2014-12-16 13:55:00

Onu: si discute sul ritiro di Israele dalla Cisgiordania


La questione israelo-palestinese al centro anche della tappa britannica della missione europea statunitense. Ieri il segretario di Stato americano, John Kerry, ha incontrato a Londra il portavoce palestinese, Saeb Erakat, proprio alla vigilia della discussione, oggi al Consiglio di Sicurezza dell’Onu, delle risoluzioni sul ritiro di Israele dalla Cisgiordania nell’ambito del processo di creazione dello Stato palestinese. Scontato il veto di Washington, che, tuttavia, chiede a Israele più disponibilità al dialogo. Giancarlo La Vella ne ha parlato con Giorgio Bernardelli, esperto di Medio Oriente:

R. – Dovrebbe esserci una risoluzione avanzata dalla Giordania, a nome dell’Autorità palestinese, che è molto più dura nei confronti di Israele e pone apertamente la questione della fine dell’occupazione. E dovrebbe essercene una seconda, che viene presentata dalla Francia in accordo con la Gran Bretagna e con il sostegno, sostanzialmente, dell’Unione Europea, che invece indica un orizzonte di due anni per arrivare alla costituzione dello Stato palestinese attraverso una serie di parametri da stabilire. Per cui, la prima cosa da dire è che siamo comunque in una fase in cui ci sono attività, anche frenetiche, dal punto di vista politico, ancora in queste ore. La stessa Autorità palestinese ha capito che la risoluzione giordana non ha alcuna possibilità di passare e quindi sta cercando un accordo con gli Stati europei per arrivare a una formulazione di quella risoluzione che sia corrispondente ai desideri palestinesi. Certamente, è un passaggio importante che dice che la comunità internazionale, e in particolare l’Europa, sta cercando di riprendere un’iniziativa dopo il punto morto a cui è arrivato il processo di pace sponsorizzato soprattutto dal segretario di Stato americano, John Kerry, e che riporti al centro della questione l’obiettivo ormai non più rinviabile di un negoziato che affronti la questione dello status finale dei rapporti tra Israele e l’Autorità palestinese.

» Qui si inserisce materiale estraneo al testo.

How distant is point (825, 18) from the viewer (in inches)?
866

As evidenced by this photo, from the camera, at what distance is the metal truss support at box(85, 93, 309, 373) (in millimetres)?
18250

D. – Negli ultimi tempi, sembrano essersi irrigidite le posizioni del governo israeliano guidato da Netanyahu. Quali i motivi di questa parziale svolta?

R. – Da una parte, c’è il fallimento dell’iniziativa americana sostanzialmente sulla questione degli insediamenti. Israele sta andando verso nuove elezioni, a marzo, e Netanyahu si trova a fare i conti con un’alternativa che sta nascendo intorno a questo nuovo asse centriste. Ecco: questo nuovo asse che si sta formando al centro della politica israeliana, ha rimesso in movimento un po’ tutto il quadro delle alleanze e delle intese. E quindi, Netanyahu si trova a doversi spostare a destra per non perdere spazio all’interno dell’elettorato.

D. – Se è vero che si chiede a Israele di ammorbidire le sue posizioni, altrettanto bisogna dire nei confronti dei palestinesi…

R. – Ma certamente, da parte palestinese restano tutte le contraddizioni. Il famoso governo di unità nazionale, tra le fazioni dove Fatah e Hamas avrebbero dovuto essere insieme, è costantemente rimasto sulla carta, per cui il grosso limite di tutto questo dibattito è che si parla di Stato palestinese ma si fa fatica a vedere su quali prospettive potrebbe nascere.